Governor Can’t Find A Single Latino In Pennsylvania To Work For Him

Pennsylvania Gov. Tom Corbett (R-PA) brushed away a question about Latinos working in his administration during a roundtable discussion at The Union League in Philadelphia, Pennsylvania on Friday, telling the moderator, “If you can find us one let me know”:

MODERATOR: Do you have staff members that are Latino?

CORBETT: No, we do not have any staff members in there. If you can find us one, please let me know.

MODERATOR: I am sure that there are Latinos that…

CORBETT: Do any of you want to come to Harrisburg? See?!

Watch it (via ALDÍA NewsMedia):

“I represent every one of you, I’ve been elected by the people of Pennsylvania to make it better than I found it,” Corbett said at the event. “We need to be able to develop a stronger relationship with all communities…we’re in the process now of getting much more connected with everybody, that we did not have before.”

In 2012, Corbett proclaimed Sept. 15 – Oct. 15 “Hispanic Heritage month,” noting “I commend the many social and economic contributions of Latino-Hispanics in our state and celebrate the rich and diverse culture of Pennsylvania’s fasting growing minority group,” Corbett said and noted that Pennsylvania’s 800,000 Latino residents represent approximately 6.8 percent of the overall population.

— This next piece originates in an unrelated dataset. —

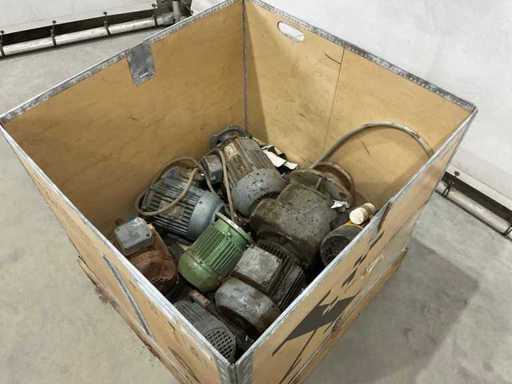 Lotto di motori elettrici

A 2008 survey found that the Harrisburg-Carlisle metropolitan region “is home to more than 18,000 people of Hispanic or Latino origin,” one third of whom live in the city of Harrisburg. The city is also home to the Latino Hispanic American Community Center.

Corbett has established a commission of Latino affairs, which his website describes as “the Commonwealth’s advocate agency for its Latino community.” “The GACLA makes recommendations to the Governor on policies, procedures and legislation that would affect the Latino community in Pennsylvania and serves as the Governor’s liaison to Latinos in order to ensure that state government is accessible and accountable to the Latino community,” it says.